§ **Directions for this task**:
Please restate each line of the data below exactly. Omit all images.

§ **Excerpted records**:
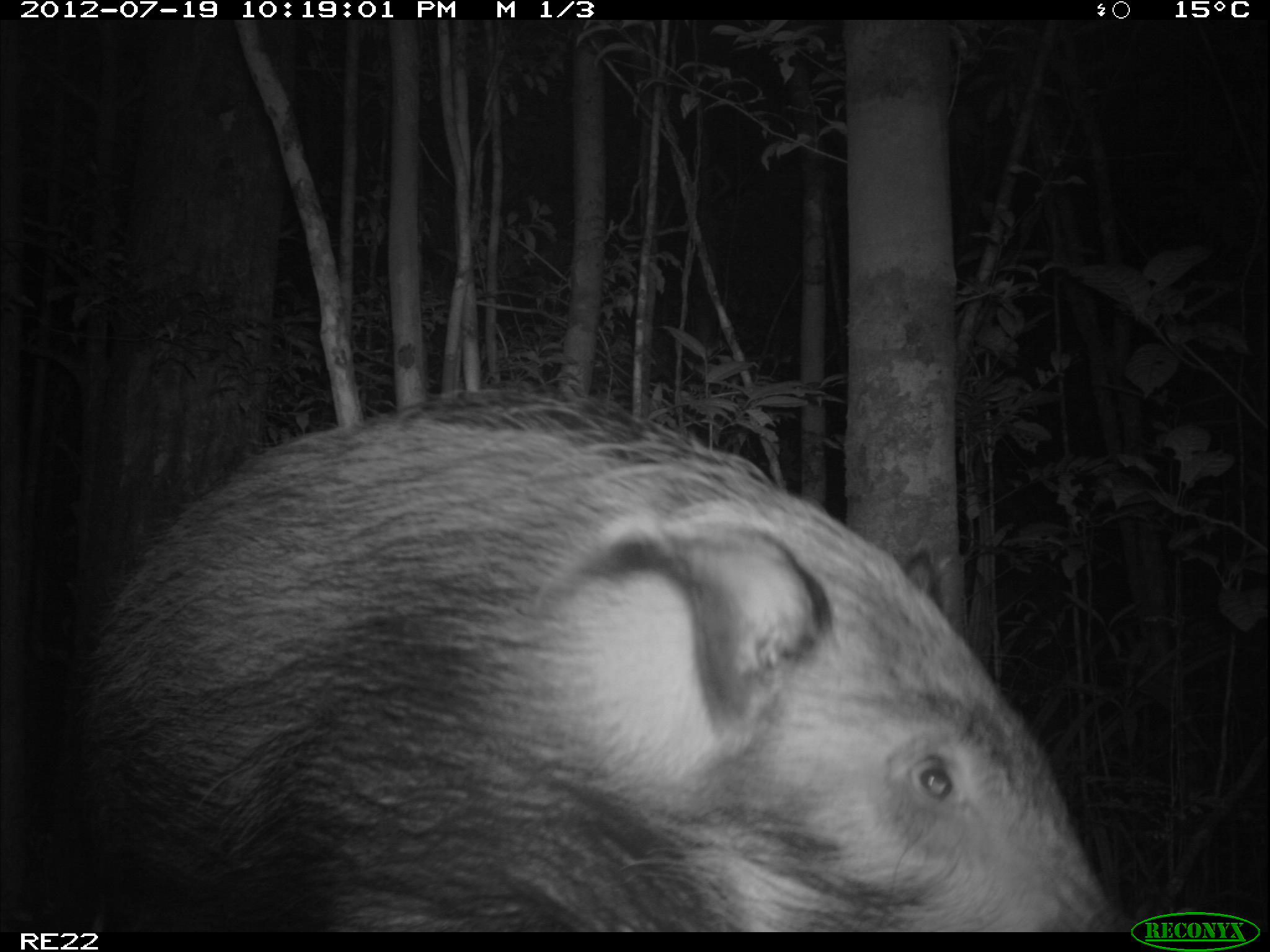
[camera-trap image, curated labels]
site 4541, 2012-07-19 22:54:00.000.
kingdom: Animalia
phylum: Chordata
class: Mammalia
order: Artiodactyla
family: Suidae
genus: Potamochoerus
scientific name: Potamochoerus larvatus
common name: bushpig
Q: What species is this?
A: Potamochoerus larvatus (bushpig).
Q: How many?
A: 1.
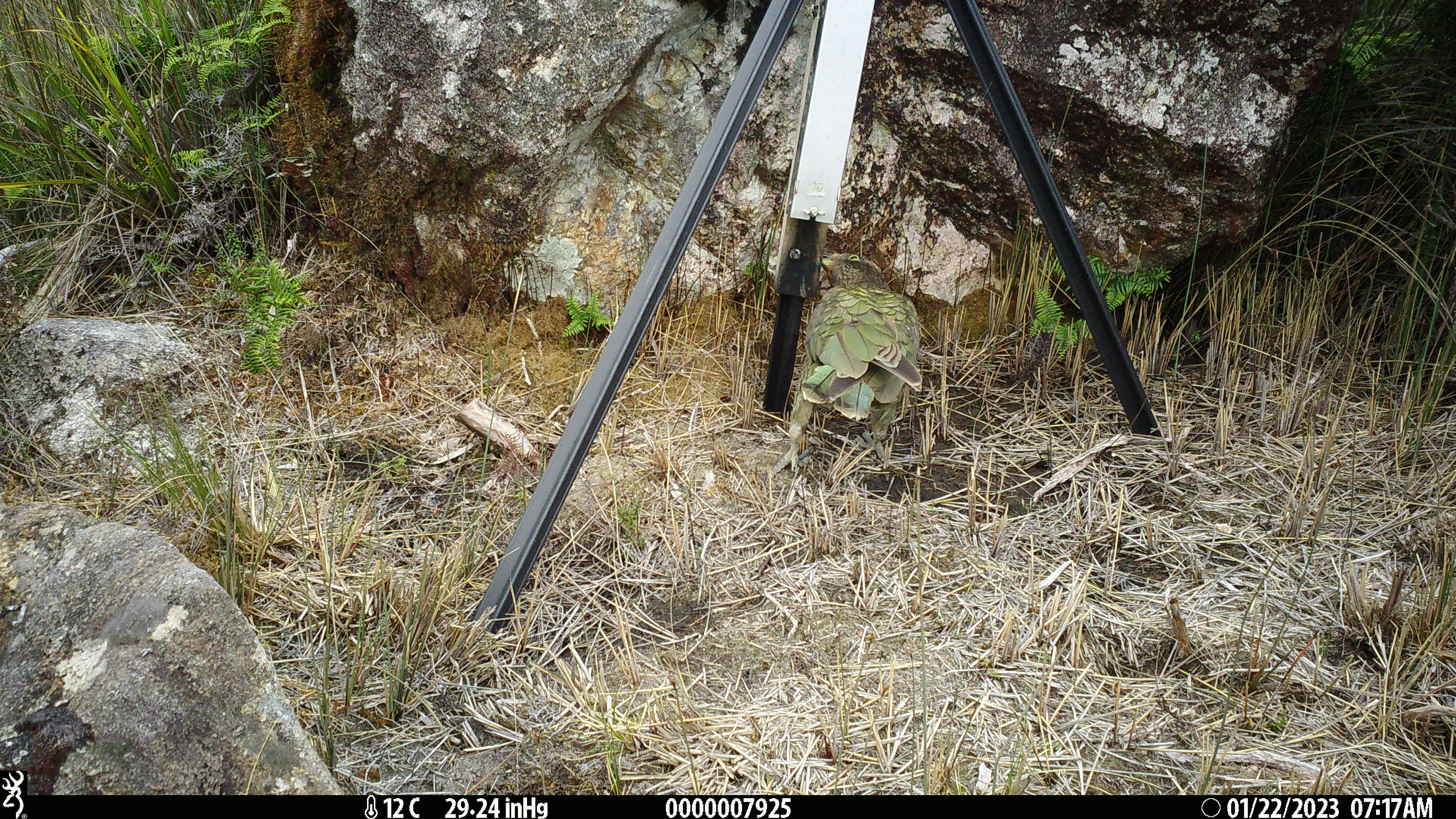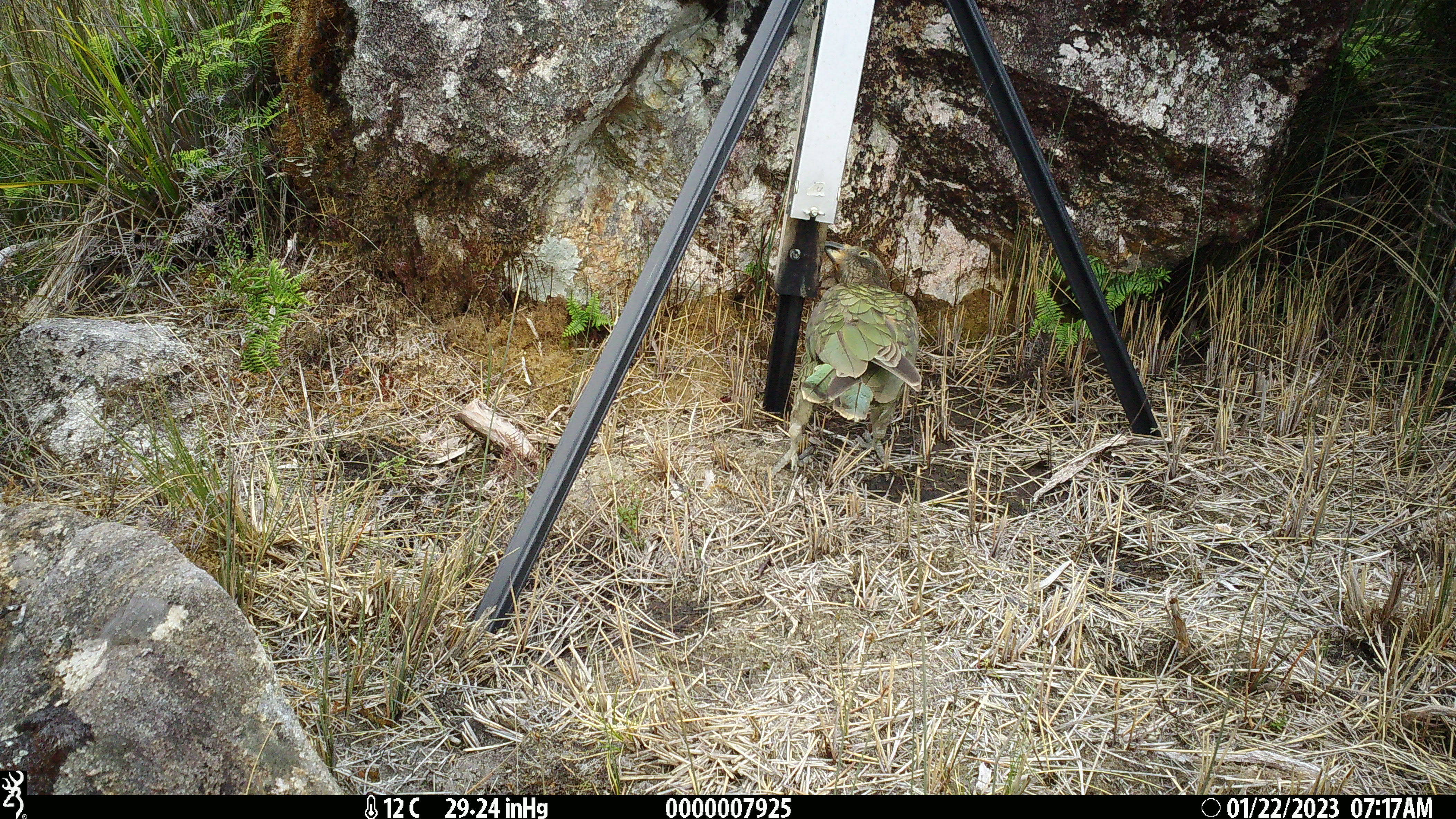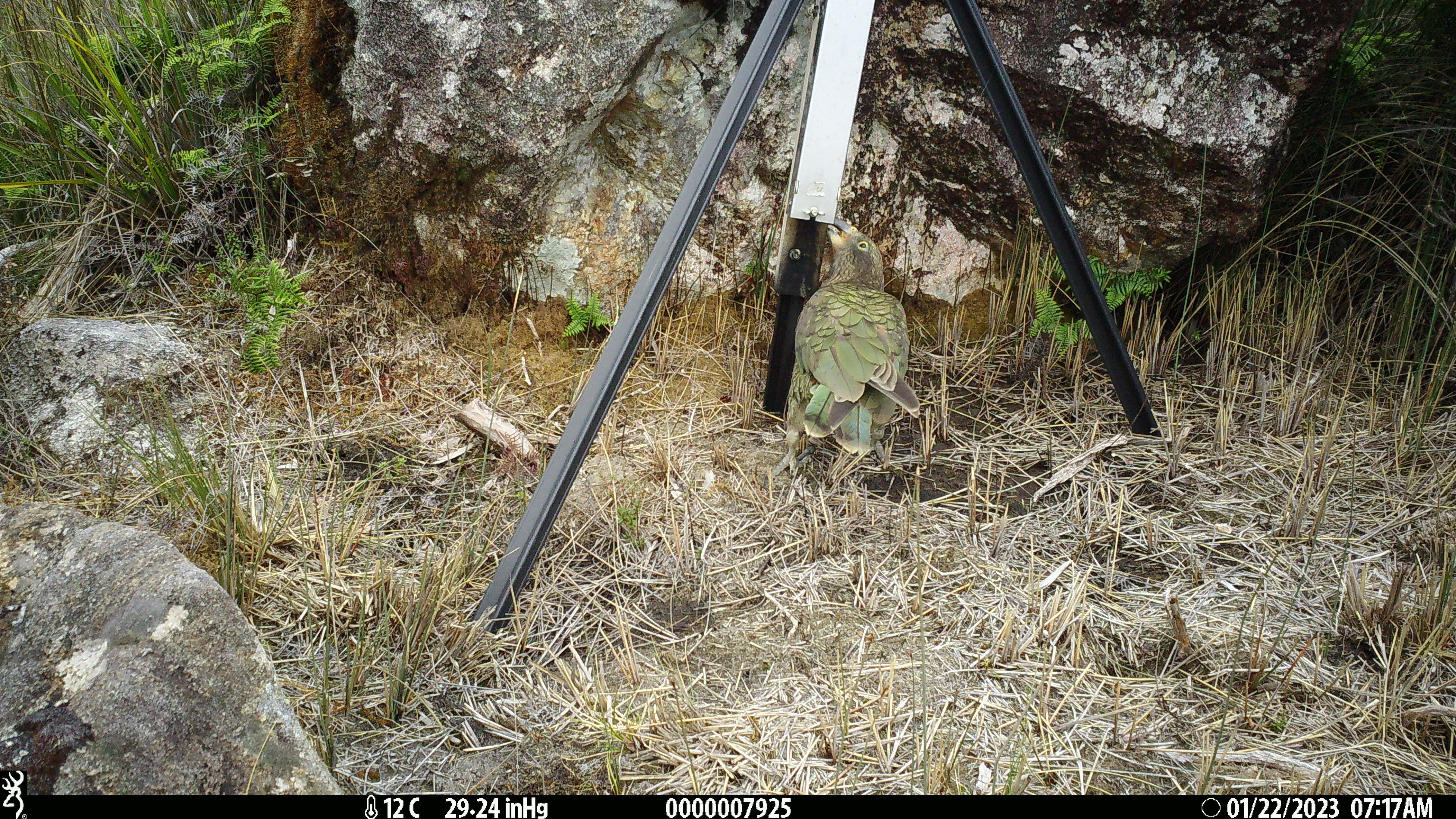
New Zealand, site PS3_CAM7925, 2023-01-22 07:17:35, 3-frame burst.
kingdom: Animalia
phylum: Chordata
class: Aves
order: Psittaciformes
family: Strigopidae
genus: Nestor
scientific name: Nestor notabilis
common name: kea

§ **Completed exercise**:
[camera-trap image, curated labels]
site 4541, 2012-07-19 22:54:00.000.
kingdom: Animalia
phylum: Chordata
class: Mammalia
order: Artiodactyla
family: Suidae
genus: Potamochoerus
scientific name: Potamochoerus larvatus
common name: bushpig
Q: What species is this?
A: Potamochoerus larvatus (bushpig).
Q: How many?
A: 1.
New Zealand, site PS3_CAM7925, 2023-01-22 07:17:35, 3-frame burst.
kingdom: Animalia
phylum: Chordata
class: Aves
order: Psittaciformes
family: Strigopidae
genus: Nestor
scientific name: Nestor notabilis
common name: kea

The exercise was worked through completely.